A reduction in working hours is the key change that could make a great difference. “The hours are coming down on shoot days, but they’re still far too long. A normal shoot day I would expect to work 14, 15 hours, and I do less than some in my department. And you have to then drive [to and from home] on top of that. A lot of people run the risk of driving themselves into a wall every night.”

A lack of consistency and continuity in employment is a major barrier to accessibility. One below-the-line worker Screen spoke to has autism and finds hopping around daily work to keep some money coming in difficult. “I need to have things set up in my head, I can’t just go in and do a job and jump in and do different things all the time.”

The past six months have taken a huge toll on the mental health of the workforce. “I don’t have the zing I used to have,” says a hair and make-up designer, who hasn’t worked since May. “I don’t know how to be like I was.”

Many are fed up with the dependence on inward investment and US projects for work, with the dearth of UK production taking place in the UK made acutely apparent by the strikes. But they are in no position to refuse a studio or streamer gig.

“[Since the strike started] I’ve done a short as a first assistant director,” says one third assistant director. “I’m going to try to do lower-budget stuff, but as a first AD. I’m not looking forward to going back to the big budget [projects] after all that has happened. Going back to something with a little budget, but with more sense of control [is the aim]. But I wouldn’t refuse a contract.”
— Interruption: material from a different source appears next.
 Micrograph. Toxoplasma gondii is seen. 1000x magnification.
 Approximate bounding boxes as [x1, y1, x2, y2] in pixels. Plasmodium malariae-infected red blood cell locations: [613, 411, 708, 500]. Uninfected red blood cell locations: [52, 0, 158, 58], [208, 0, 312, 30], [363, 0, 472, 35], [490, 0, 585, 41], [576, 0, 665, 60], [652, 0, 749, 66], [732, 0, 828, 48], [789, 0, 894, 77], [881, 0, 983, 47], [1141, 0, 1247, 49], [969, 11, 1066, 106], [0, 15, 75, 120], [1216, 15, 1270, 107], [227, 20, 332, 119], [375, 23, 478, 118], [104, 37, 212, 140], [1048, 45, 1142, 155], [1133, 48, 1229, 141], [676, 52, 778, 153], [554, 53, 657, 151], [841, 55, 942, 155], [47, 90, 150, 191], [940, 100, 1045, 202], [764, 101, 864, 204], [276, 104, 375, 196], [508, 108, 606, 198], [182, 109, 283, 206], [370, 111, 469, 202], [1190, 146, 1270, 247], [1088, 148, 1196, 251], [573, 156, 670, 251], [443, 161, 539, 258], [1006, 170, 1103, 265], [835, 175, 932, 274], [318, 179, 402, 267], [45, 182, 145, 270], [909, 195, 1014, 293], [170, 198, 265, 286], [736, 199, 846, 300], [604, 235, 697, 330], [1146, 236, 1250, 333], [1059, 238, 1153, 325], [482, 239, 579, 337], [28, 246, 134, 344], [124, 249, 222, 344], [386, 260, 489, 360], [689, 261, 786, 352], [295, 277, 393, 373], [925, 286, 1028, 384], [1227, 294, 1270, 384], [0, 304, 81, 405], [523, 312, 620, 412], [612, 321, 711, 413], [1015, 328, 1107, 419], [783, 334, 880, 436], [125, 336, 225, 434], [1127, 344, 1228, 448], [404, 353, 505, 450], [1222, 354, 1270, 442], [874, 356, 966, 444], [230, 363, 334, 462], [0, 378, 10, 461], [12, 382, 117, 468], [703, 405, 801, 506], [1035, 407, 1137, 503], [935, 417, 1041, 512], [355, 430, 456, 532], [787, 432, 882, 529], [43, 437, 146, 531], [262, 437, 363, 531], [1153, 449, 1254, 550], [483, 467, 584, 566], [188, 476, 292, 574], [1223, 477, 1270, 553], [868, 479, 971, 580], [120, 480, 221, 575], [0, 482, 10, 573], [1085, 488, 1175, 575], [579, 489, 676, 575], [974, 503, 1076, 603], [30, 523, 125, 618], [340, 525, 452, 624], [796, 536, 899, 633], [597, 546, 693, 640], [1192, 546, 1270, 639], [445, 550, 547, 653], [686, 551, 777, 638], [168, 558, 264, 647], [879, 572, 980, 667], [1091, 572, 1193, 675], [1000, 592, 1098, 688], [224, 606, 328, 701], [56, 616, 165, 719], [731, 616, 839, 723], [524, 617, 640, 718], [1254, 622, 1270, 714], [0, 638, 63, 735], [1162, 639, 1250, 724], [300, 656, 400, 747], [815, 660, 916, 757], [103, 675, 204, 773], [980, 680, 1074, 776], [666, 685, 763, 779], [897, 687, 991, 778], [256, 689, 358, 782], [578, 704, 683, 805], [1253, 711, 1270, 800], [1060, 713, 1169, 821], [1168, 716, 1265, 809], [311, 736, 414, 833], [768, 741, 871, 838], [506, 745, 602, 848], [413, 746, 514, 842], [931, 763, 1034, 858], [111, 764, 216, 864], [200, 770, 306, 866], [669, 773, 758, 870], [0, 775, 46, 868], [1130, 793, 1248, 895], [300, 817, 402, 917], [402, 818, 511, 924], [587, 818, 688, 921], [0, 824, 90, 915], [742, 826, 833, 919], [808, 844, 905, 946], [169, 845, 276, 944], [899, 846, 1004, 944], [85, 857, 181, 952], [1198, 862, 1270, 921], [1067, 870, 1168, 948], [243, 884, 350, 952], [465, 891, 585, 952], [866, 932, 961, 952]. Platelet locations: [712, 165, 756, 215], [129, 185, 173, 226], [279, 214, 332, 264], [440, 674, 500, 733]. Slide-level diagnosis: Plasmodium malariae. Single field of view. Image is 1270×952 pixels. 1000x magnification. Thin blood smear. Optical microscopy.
“[I’m] just quite aware that part of the reason there has been so much American investment in the UK has been because of the weak pound,” says the location manager. “If that changes, then that might disappear, or if the tax breaks change, it might be less appealing to shoot here. You’re going to be left with a large industry competing for a small amount of jobs.

“It’s a bit precarious, because we rely on one inward investor. It’s not like we’ve got inward investment from multiple countries across the world.”

“There’s only been partial acknowledgement [from the US] of the ricochet effect it had on us,” says one prosthetics artist. “Our industry is in a much worse state than the US. We need to put our foot down, but people also need to get back to work.”